Earlier in the month, I wrote about how Occupy Wall Street has been largely forced “underground” following the NYPD raid on Zuccotti Park, which in the long-term might actually be more advantageous for the group. Instead of sitting around like ducks in a barrel waiting for police to come and destroy them, OWS is now a moving, camouflaged target that is capable of sudden, dramatic actions like occupying foreclosed homes.
When I moderated an OWS panel at Netroots Nation New York this weekend, members of Occupy The Hood and OWS said that these kinds of pro-active occupations (occupying warehouses, closed schools, foreclosed properties, banks, etc.) are the future of Occupy.
Nelini Stamp, one of the original Occupiers and the woman who announced to Zuccotti Park that Mayor Bloomberg had stood down from his plans to evict protesters for the Oct 14 park cleaning, said she imagined a day when OWS would occupy closed factories.
Such plans truly represent actual anarchist philosophy, not the property damaging hooligan cartoon character deemed “anarchist” largely by the media. As Noam Chomsky explained, “A consistent anarchist must oppose private ownership of the means of production and the wage slavery which is a component of this system, as incompatible with the principle that labor must be freely undertaken and under the control of the producer.”
The tagline “Occupy. Resist. Produce” for Naomi Klein and Avi Lewis’s 2004 film “The Take” served as a premonition of things to come in the United States.
The documentary takes place in Argentina in the wake of a dramatic 2001 economic collapse. Factories are now ghost towns. There is mass unemployment. In the wake of Neoliberalism ruin, workers at the Forja auto plant join a daring new movement to occupy bankrupt businesses and create jobs after the leaders of their country fail to do so.
“Armed only with slingshots and abiding faith in shop-floor democracy, the workers face off against the bosses, bankers and a whole system that sees their beloved factories as nothing more than scrap metal for sale,” The Take’s website reads.
OWS has already began to join the tradition of occupying and resisting at 702 Vermont Street in East New York, and Boston seems set to be the next large Occupy presence to adopt the same tactic.
Observers say the tent encampments were just the beginning and the movement will have to enter another phase of organizing if it’s to accomplish policy changes. Some demonstrators say the movement will become floating — occupying warehouses, banks, closed schools and foreclosed properties, which Occupy groups around the country have already done.
Occupy now, as it always has, finds itself in a difficult position.
Part of the movement’s power has always resided in its broad appeal and refusal to condense its message into a ten-point policy plan. While solely focusing on foreclosed homes or abandoned schools might limit the movement’s appeal, the group stands to gain more favorability among mainstream Americans, who perhaps need clearly defined actions to really understand what Occupy is all about.

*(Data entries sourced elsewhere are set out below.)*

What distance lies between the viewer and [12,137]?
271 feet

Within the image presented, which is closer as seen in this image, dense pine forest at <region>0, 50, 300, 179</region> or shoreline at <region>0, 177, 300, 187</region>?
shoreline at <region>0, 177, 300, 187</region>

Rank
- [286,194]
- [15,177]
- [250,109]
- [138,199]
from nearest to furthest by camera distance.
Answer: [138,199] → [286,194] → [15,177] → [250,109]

On the plus side, occupying abandoned factories is deeply symbolic on a multitude of levels. Occupiers would still be able to focus on foundational messages of job creation, healthcare access, fighting foreclosures and addressing the central failures of hyper-Capitalism.
Picking smart occupation targets would help limit damage inflicted by OWS’s biggest criticism: that the movement is scattered and has no real platform. Of course, this notion is misguided. OWS stands for something -— many huge, broad things — because there are many huge things wrong with the country right now. But such broad criticisms overwhelm a plethora of Americans. Where to start if everything is so extremely fucked?
By occupying a foreclosed home, or abandoned school, or closed factory, OWS could help focus those sweeping critiques into one easy-to-understand microcosm. Families need shelter. Children need schools. Workers need to work. These things are universally understood and valued.
If there was any doubt this better-focused strategy can win Occupy mass appeal, those fears were put to rest when the New York Post, famous for belittling Occupy and everything it does, gave the group a favorable write-up for its occupation of a foreclosed home in East New York.
In the shockingly balanced article calmly titled, “Protesters help family Occupy foreclosed home,” Jennifer Bain and Josh Saul detail how protesters helped move a mother and two children into a vacant home at 702 Vermont Street. There are no screaming accusations of anarchist hooligans or damage to property or any of the usual Post hysteria. Quite simply, protesters preemptively defeated any such allegations by picking a wise occupation target and sympathetic recipients.
While rushing to potentially soul-crushing jobs, it’s easy to see how suits viewed the campers at Zuccotti as being the “dirty hippie” characters of Bill O’Reilly’s nightmares. I simply lost count of how many times I heard a business person angrily shout “get a job!” at the Occupiers. As though finding a job is as easy as waking up in the morning. As though many of the protesters haven’t been searching for a job for several months. However, that unfair characterization of Occupy is understandable given that camping in Zuccotti was a largely passive, albeit groundbreaking, act.
Switching gears and occupying factories, schools, and foreclosed homes is not only a way to take the movement underground and make it more easily defendable, but also a way to open up Occupy to extended mainstream appeal.